Posiblemente concluyamos en que a nosotros no nos habla el Señor. Me esfuerzo, pero no le oigo. Quizás suceda que cuando observamos que no nos hacen caso, dejamos de hablarle. Estamos cansados de tanto insistir y recibir risas e indiferencias que dejamos de hablar. ¿Puede pasarnos algo parecido con el Señor?
Posiblemente sea así, pero a la inversa. El Señor nunca se cansará de hablarnos, pero si nosotros de tratar de escucharle. Sí, nos confundimos al decir que le escuchamos, porque no lo hacemos. Nos escuchamos, y también nos respondemos, nosotros mismos.
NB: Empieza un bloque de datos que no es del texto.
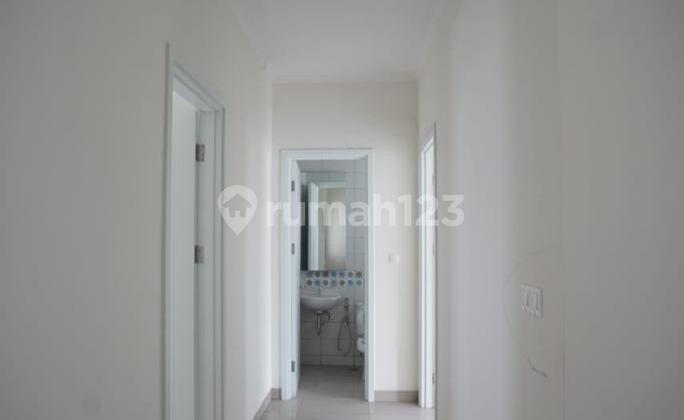 comfortable minimalist house in summarecon bandung 2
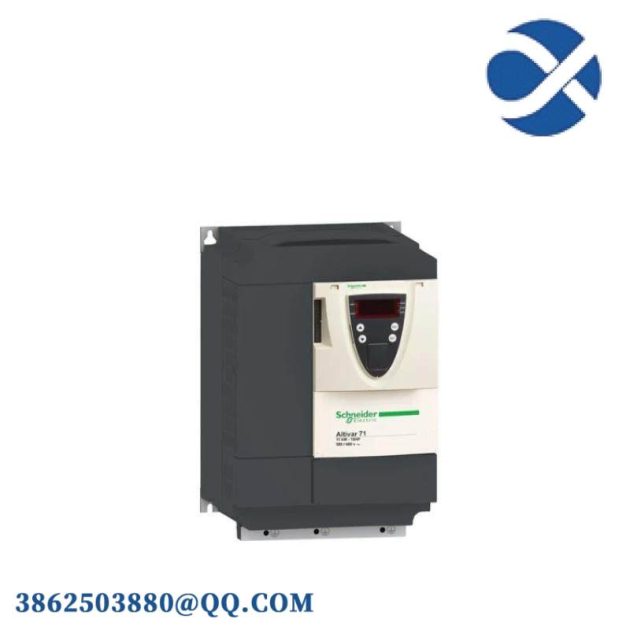 SCHNEIDER NPSA-20IE-50-E8 Industrial Control Module, Optimized for Enhanced Automation Efficiency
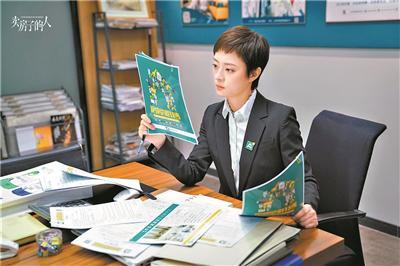 【华体会体育hth官方网站】火王之破晓之战结局是怎么样?竟然是仲天一剑刺死了奉剑?(图2) 华体会体育hth官方网站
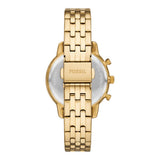 Fossil Neutra Chronograph Watch for Women ES5358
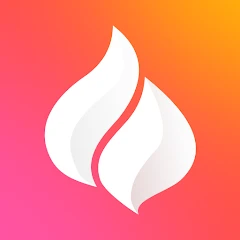 Yumy - Live Video Chat Tiktok ads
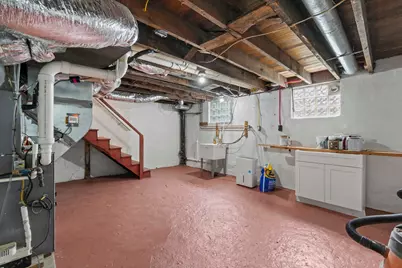 732 Valley Street, Oakmont, PA 15139 - Photo 30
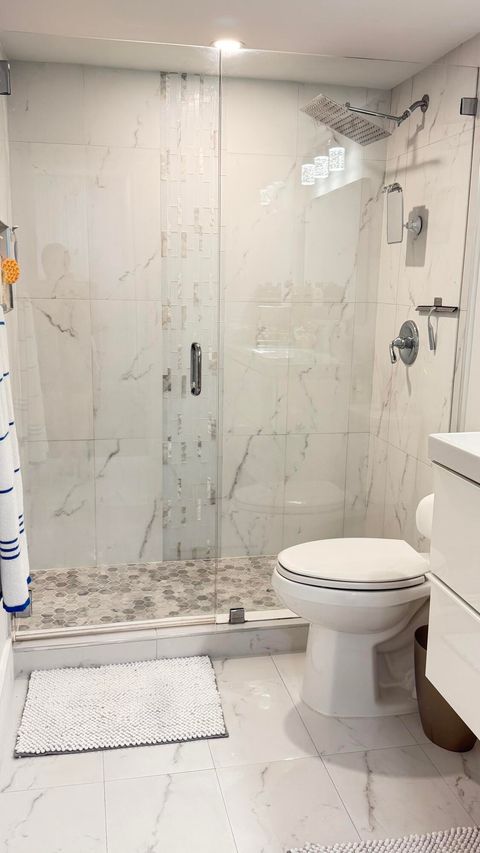 Tiny photo for 702 SE 2nd Avenue SE #405, Deerfield Beach, FL 33441 (MLS # B26030114)
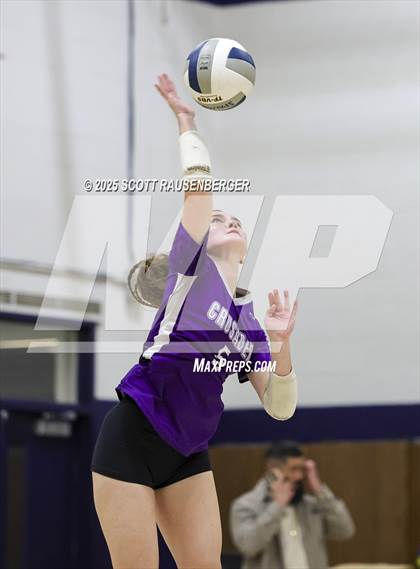 Thumbnail 2 in Monroe-Woodbury @ Newburgh Free Academy photogallery.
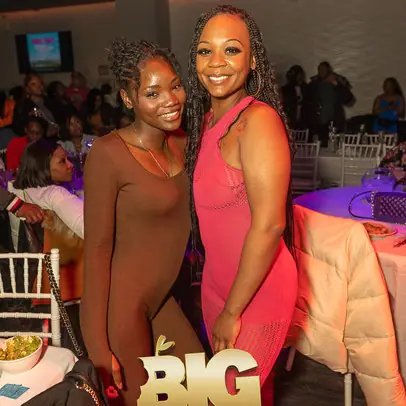 Big Apple Brunch Anniversary in New York event photo 19 of 90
Escuchar al Señor exige silencio, perseverancia, paciencia y constancia.
No se trata de exigir, sino de estar atento a sus Señales y a su Palabra. Y eso exige oración, cercanía, alimento espiritual, diálogo diario y constante. Y mucha atención. Cada día hay una pregunta y una respuesta; cada relación implica una actitud y un saber estar; cada acción reviste una dosis de amor y de ternura; cada verdad exige desnudarse y mostrar la pureza del corazón.
El lenguaje del Espíritu está siempre activo, y cada instante es una oportunidad para avanzar por donde el Espíritu nos indica. Tal y como hizo José y María, y como también caminó Jesús después de que Juan Bautista preparó el Camino.
Pidamos al Señor esa constancia, esa escucha, esa disposición, esa ternura, esa acción, esa confianza, ese estar presto a actuar a pesar de nuestros miedos y tribulaciones, confiados en su Palabra y su Amor. Amén.